From Volume 7, Issue 29 of EIR Online, Published July 15, 2008

U.S. Economic/Financial News

Fuel Inflation Closes School Programs, Food for Elderly

July 9 (EIRNS)—Hyperinflation kills, and the situation building up around heating fuel and gas costs is a pending disaster. National Public Radio reported yesterday on an energy hearing in the U.S. Senate, where horror stories included:

* Maine: The average household is facing spending $5,000 more for heating this coming Winter, according to Sen. Susan Collins (R).

* Florida: A Collier County school district is facing an increase of $480,000 in gas costs for busing students this next school year. In Palm Beach County, there is now a backlog of 1,500 homes that cannot get help through Meals-on-Wheels, because the gas costs cannot be paid by volunteers.

Education Week reported that schools across the country are dealing with higher fuel costs by cutting the school week and limiting the number of stops for bus pick-ups, forcing students to take longer walks. "This is completely unprecedented," said Michael J. Martin, the executive director of the Albany, N.Y.-based National Association for Pupil Transportation, or NAPT. "I don't think it was on anyone's radar screen." "The decision [to go to a four-day week] is primarily a result of the higher prices in gas," said Greg A. Schmidt, the superintendent of the 700-student MacCray school district. The shift to a Tuesday-through-Friday schedule, with each day about one hour longer, will save the district an estimated $65,000 annually in fuel costs alone, said Schmidt.

Treasury Undersecretary Resigns To Spend More Time with Wachovia's Family

July 10 (EIRNS)—Robert K. Steel resigned as Undersecretary of the Treasury this week and immediately signed on as CEO of Wachovia, the bank rumored to be on the verge of bankruptcy. At the same time, Wachovia warned of new losses, expecting a second-quarter loss of $2.6 billion to $2.8 billion. Wachovia, in 2006, acquired Golden West Financial, a large California mortgage lender specializing in pay-option mortgages, which has taken vast losses in the past year's "mortgage crisis." The New York Times reports that Wachovia also faces mounting losses on loans to builders and commercial real estate developers, and its stock has fallen more than 60% this year, which the Times says casts doubt over the bank's ability to survive as an independent company.

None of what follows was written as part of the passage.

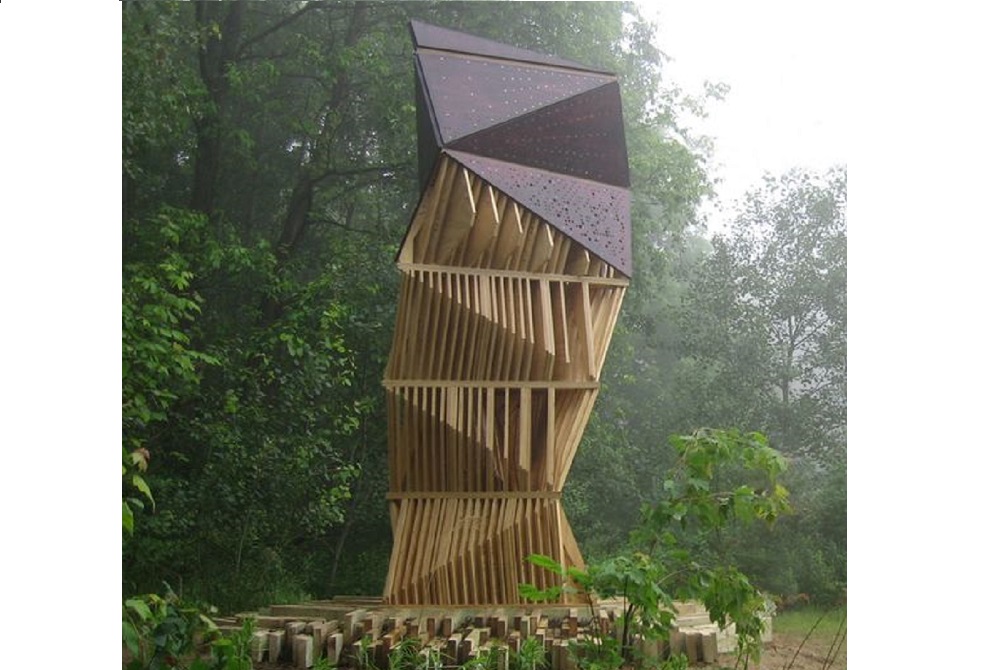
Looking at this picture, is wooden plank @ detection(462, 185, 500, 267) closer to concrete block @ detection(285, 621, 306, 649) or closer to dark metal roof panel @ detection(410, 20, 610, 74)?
dark metal roof panel @ detection(410, 20, 610, 74)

Steel, who was a stock-trading executive and vice chairman under Henry Paulson at Goldman Sachs until his 2004 retirement to join Harvard's Kennedy School, joined the Treasury Department with Paulson in 2006, where he has been Paulson's point man for financial crisis management, notably the Bear Stearns "rescue" and the mortgage crisis. Although he has no experience in commercial banking, the Wachovia board of directors unanimously chose him as CEO, apparently to have direct Treasury takeover of the bank's management and a promise of bailout.

Fuel Price Rises Send Airline Industry into Shutdown Spiral

July 10 (EIRNS)—The death-spiral of America's airline industry took another downward turn today as Northwest Airlines announced it will cut 2,500 jobs, blaming skyrocketing oil prices. This cut is about 7% of its current, 34,000-person workforce. Northwest's job cuts pile on top of those announced by American Airlines (7,000 jobs) and Delta (4,100) last week. Earlier, Continental Airlines had said it would cut 3,000 jobs, United Airlines 2,550, and U.S. Airways 1,700, bringing the total planned layoffs of airline workers to 20,850. This level layoffs makes it the second-worst year this decade for airline job reductions. Airlines laid off more than 100,000 workers in 2001, after the 9/11 attacks in New York and Washington.

As fuel costs have soared, doubling since last year, the nation's airlines have also begun to slash many domestic flights, as well as some international routes, cut their fleets, and now, pare work forces, as costs have jumped and stock prices have sunk.